TASK DETAILS: Can all of these lines be returned exactly?
———
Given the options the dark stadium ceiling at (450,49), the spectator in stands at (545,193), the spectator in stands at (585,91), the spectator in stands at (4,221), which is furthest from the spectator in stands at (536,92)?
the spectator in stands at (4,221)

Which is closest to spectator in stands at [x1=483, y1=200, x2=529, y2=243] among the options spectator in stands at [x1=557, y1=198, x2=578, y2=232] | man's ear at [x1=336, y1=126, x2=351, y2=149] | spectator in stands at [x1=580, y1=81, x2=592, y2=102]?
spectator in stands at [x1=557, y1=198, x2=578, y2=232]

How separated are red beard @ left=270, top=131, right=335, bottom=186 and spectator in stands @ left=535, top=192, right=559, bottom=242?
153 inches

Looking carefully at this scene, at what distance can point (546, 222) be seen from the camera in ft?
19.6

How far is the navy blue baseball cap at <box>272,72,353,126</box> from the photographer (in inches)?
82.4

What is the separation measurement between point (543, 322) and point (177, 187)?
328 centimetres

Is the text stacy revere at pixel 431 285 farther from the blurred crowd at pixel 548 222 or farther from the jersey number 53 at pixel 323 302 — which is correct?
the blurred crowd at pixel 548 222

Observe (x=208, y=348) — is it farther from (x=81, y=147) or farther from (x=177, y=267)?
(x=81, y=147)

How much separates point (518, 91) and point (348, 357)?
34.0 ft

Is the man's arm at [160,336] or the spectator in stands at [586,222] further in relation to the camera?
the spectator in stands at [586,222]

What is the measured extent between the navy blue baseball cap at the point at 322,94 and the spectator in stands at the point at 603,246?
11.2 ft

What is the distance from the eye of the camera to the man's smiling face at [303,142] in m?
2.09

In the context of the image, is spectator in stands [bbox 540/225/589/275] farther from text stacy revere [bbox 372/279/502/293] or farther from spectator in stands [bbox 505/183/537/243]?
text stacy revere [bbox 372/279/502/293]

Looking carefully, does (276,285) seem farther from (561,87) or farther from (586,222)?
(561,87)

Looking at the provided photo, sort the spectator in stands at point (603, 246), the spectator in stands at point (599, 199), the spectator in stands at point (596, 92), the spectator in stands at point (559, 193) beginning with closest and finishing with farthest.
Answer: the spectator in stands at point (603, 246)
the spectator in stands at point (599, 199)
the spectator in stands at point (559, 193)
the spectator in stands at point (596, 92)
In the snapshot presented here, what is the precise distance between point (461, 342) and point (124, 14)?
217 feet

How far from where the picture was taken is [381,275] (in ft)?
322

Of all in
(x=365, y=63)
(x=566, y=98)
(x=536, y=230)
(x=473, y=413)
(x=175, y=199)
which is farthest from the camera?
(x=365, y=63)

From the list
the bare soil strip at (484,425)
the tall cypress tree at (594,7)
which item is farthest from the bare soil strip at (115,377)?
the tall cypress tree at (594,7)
———
RESPONSE TO THIS EXERCISE:
Given the options the dark stadium ceiling at (450,49), the spectator in stands at (545,193), the spectator in stands at (585,91), the spectator in stands at (4,221), which is furthest from the spectator in stands at (536,92)?
the spectator in stands at (4,221)

Which is closest to spectator in stands at [x1=483, y1=200, x2=529, y2=243] among the options spectator in stands at [x1=557, y1=198, x2=578, y2=232] | man's ear at [x1=336, y1=126, x2=351, y2=149] | spectator in stands at [x1=580, y1=81, x2=592, y2=102]?
spectator in stands at [x1=557, y1=198, x2=578, y2=232]

How separated are red beard @ left=270, top=131, right=335, bottom=186 and spectator in stands @ left=535, top=192, right=559, bottom=242?
153 inches

Looking carefully at this scene, at what distance can point (546, 222) be seen from the camera in ft?
19.6

How far is the navy blue baseball cap at <box>272,72,353,126</box> from the photographer (in inches)?
82.4

What is the separation measurement between point (543, 322) and point (177, 187)?
328 centimetres

Is the text stacy revere at pixel 431 285 farther from the blurred crowd at pixel 548 222 or farther from the jersey number 53 at pixel 323 302 — which is correct?
the blurred crowd at pixel 548 222

Observe (x=208, y=348) — is it farther from (x=81, y=147) or farther from (x=177, y=267)?
(x=81, y=147)

How much separates point (518, 91) and point (348, 357)?
34.0 ft

Is the man's arm at [160,336] or the spectator in stands at [586,222] further in relation to the camera?
the spectator in stands at [586,222]

What is the measured extent between the navy blue baseball cap at the point at 322,94 and the spectator in stands at the point at 603,246?
11.2 ft

What is the distance from the eye of the camera to the man's smiling face at [303,142] in m?
2.09

In the context of the image, is spectator in stands [bbox 540/225/589/275] farther from text stacy revere [bbox 372/279/502/293] or farther from spectator in stands [bbox 505/183/537/243]?
text stacy revere [bbox 372/279/502/293]

Looking carefully, does (276,285) seem farther from (561,87) or farther from (586,222)?
(561,87)

Looking at the provided photo, sort the spectator in stands at point (603, 246), the spectator in stands at point (599, 199), the spectator in stands at point (596, 92), the spectator in stands at point (559, 193) beginning with closest and finishing with farthest.
Answer: the spectator in stands at point (603, 246)
the spectator in stands at point (599, 199)
the spectator in stands at point (559, 193)
the spectator in stands at point (596, 92)
In the snapshot presented here, what is the precise distance between point (461, 342) and point (124, 14)?
217 feet

How far from where the picture was taken is [381,275] (in ft)?
322

Of all in
(x=365, y=63)
(x=566, y=98)
(x=536, y=230)
(x=473, y=413)
(x=175, y=199)
which is farthest from the camera?
(x=365, y=63)

From the list
the bare soil strip at (484,425)
the tall cypress tree at (594,7)
which item is farthest from the bare soil strip at (115,377)?
the tall cypress tree at (594,7)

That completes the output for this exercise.